| Exercise directions |
From the line that holds "fruit in kitchen" to the last line below, retype everything exactly and nothing else; omit pictures.

| Collected data |
----------
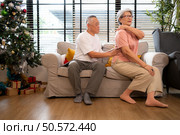 Grandfather and grandmother are giving each other a relaxing massage while waiting to meet their children and grandchildren, who will join them for a meal during the Christmas holiday at home. Стоковое фото, агентство Ingram Publishing / Фотобанк Лори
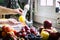 Woman`s hands washing a yellow apple under the water flush, assortment of fresh fruit in kitchen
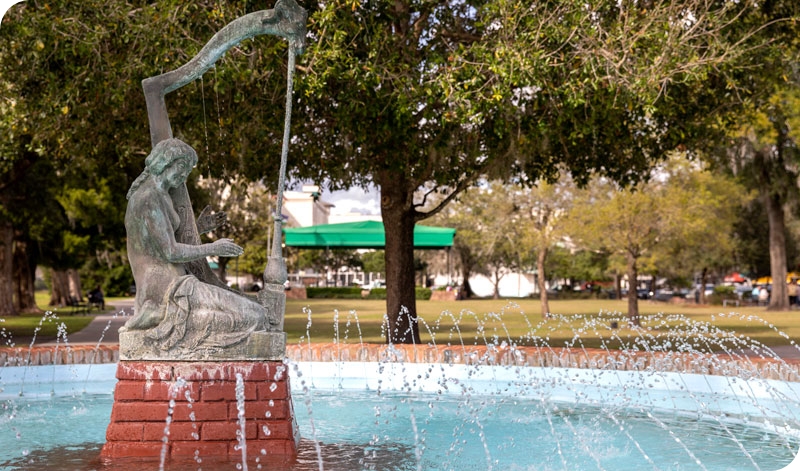Nude Status playing harp in fountain in Winter Park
----------
| Exercise result |
 Woman`s hands washing a yellow apple under the water flush, assortment of fresh fruit in kitchen
Nude Status playing harp in fountain in Winter Park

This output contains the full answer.